De nombreuses géodes d’envergure centimétrique à décimétrique affleurent également dans les parois rocheuses du puits, elles sont tapissées de cristaux pluri-millimétriques de calcite translucide. Bien que l’altération liée à l’évolution naturelle du milieu karstique ait dégradé l’esthétique des cristaux de calcite, la présence des géodes soulève d’intéressante questions sur la transformation des sédiments en roche calcaire au cours des temps géologiques (diagenèse, maturation des matières organiques, circulation et piégeage des eaux et gaz dans le massif rocheux, cristallisations minérales, etc.)
Puis vient l’heure de la remontée : deux heures de sport gratuit avec les sacs, les cordes, et un soupçon de jurons.
Vincent profite de cet effort pour finir d’évacuer le stress emmagasiné durant l’équipement à la descente.

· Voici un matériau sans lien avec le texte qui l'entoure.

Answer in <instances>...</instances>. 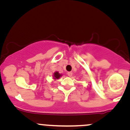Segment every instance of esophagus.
Segmentation results:
<instances>
[{"instance_id":"1","label":"esophagus","mask_w":130,"mask_h":130,"mask_svg":"<svg viewBox=\"0 0 130 130\" xmlns=\"http://www.w3.org/2000/svg\"><path fill=\"white\" fill-rule=\"evenodd\" d=\"M67 74H68V76H70V77L72 76V75H73V73L72 72H68Z\"/></svg>"}]
</instances>
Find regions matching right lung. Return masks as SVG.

C’est aussi l’occasion de scruter attentivement les correctifs apportés par Xavier.
Xavier prend en charge l’ensemble du déséquipement jusqu’à la sortie du gouffre.


Retour à la surface
La lucarne se passe cette fois pieds devant, histoire de varier les plaisirs.
En sortant, le soleil se couche, les chauves-souris se réveillent — ambiance magique !

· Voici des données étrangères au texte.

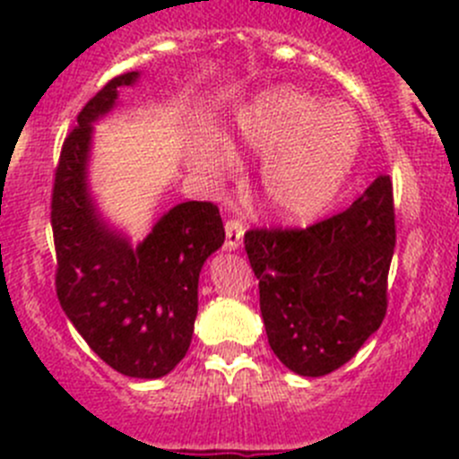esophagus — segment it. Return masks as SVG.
<instances>
[{"instance_id":"1","label":"esophagus","mask_w":459,"mask_h":459,"mask_svg":"<svg viewBox=\"0 0 459 459\" xmlns=\"http://www.w3.org/2000/svg\"><path fill=\"white\" fill-rule=\"evenodd\" d=\"M242 238H244V224L239 220H229L226 221V242L224 247L229 248V251H235V248H239V244H242Z\"/></svg>"}]
</instances>
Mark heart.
<instances>
[{"label":"heart","mask_w":459,"mask_h":459,"mask_svg":"<svg viewBox=\"0 0 459 459\" xmlns=\"http://www.w3.org/2000/svg\"><path fill=\"white\" fill-rule=\"evenodd\" d=\"M235 126L239 140L266 157L259 179L268 208L290 221L313 220L331 206L362 146V124L351 106L302 88L262 92L239 110ZM204 166L211 173L233 169L230 143L212 142Z\"/></svg>","instance_id":"heart-1"}]
</instances>
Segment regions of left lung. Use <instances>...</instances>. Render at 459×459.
<instances>
[{"mask_svg": "<svg viewBox=\"0 0 459 459\" xmlns=\"http://www.w3.org/2000/svg\"><path fill=\"white\" fill-rule=\"evenodd\" d=\"M244 248L273 353L304 377L337 371L386 316L395 248L391 178L379 175L344 212L307 229L247 230Z\"/></svg>", "mask_w": 459, "mask_h": 459, "instance_id": "left-lung-1", "label": "left lung"}]
</instances>
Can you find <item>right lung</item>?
Here are the masks:
<instances>
[{"instance_id": "right-lung-1", "label": "right lung", "mask_w": 459, "mask_h": 459, "mask_svg": "<svg viewBox=\"0 0 459 459\" xmlns=\"http://www.w3.org/2000/svg\"><path fill=\"white\" fill-rule=\"evenodd\" d=\"M140 73L113 77L77 115L55 170L50 224L57 253L59 304L86 344L117 373L155 379L191 346L197 284L224 244L220 208L184 202L170 208L137 247L110 230L88 193L92 122L117 101V88Z\"/></svg>"}]
</instances>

Nous remontons les trois kits laissés au bas du P34 grâce à un système digne d’un chantier naval aménagé par Xavier à l’aide d’une poulie-trac. Damien encore vigoureux compense les dernières ressources physiques de Vincent.

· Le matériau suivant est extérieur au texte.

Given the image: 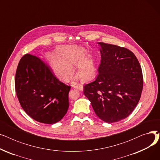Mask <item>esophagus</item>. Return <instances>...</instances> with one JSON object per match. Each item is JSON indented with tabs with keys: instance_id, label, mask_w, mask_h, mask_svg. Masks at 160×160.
<instances>
[{
	"instance_id": "34e87169",
	"label": "esophagus",
	"mask_w": 160,
	"mask_h": 160,
	"mask_svg": "<svg viewBox=\"0 0 160 160\" xmlns=\"http://www.w3.org/2000/svg\"><path fill=\"white\" fill-rule=\"evenodd\" d=\"M73 87L75 88V89H78L79 91H83V87L82 84H80V83H78V84H77L75 86H73Z\"/></svg>"
}]
</instances>
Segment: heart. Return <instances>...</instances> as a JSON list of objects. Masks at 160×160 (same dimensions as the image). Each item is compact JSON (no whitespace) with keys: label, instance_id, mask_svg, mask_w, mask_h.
I'll list each match as a JSON object with an SVG mask.
<instances>
[{"label":"heart","instance_id":"1","mask_svg":"<svg viewBox=\"0 0 160 160\" xmlns=\"http://www.w3.org/2000/svg\"><path fill=\"white\" fill-rule=\"evenodd\" d=\"M56 53L50 52L47 57L56 77L63 81H68L72 77V66L78 67V74L83 81H89L95 72L93 60L84 59L83 49L78 47L60 45L56 47Z\"/></svg>","mask_w":160,"mask_h":160}]
</instances>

Sur le chemin du retour à la voiture nous récupérons les pâtisseries planquées par Xavier dernière un arbre bien choisi, de quoi reprendre quelques calories bien méritées.
Fin d’expédition
Mission accomplie : trois spéléos, zéro perte humaine, juste quelques courbatures et une ortie vengeresse.
Monsieur Caillou a équipé correctement sous réserve de quelques points délicats perfectibles, Xavier a supervisé avec brio l’ensemble de la sortie et corrigé les amarrages nécessitant plus de sécurité, et le Dromadaire a prouvé que le portage, c’est un art.
De retour au local, un apéritif bien mérité nous attend. Parce qu’après tout, dans « spéléologie », il y a surtout « logique » : descendre, galérer, remonter… et boire un coup !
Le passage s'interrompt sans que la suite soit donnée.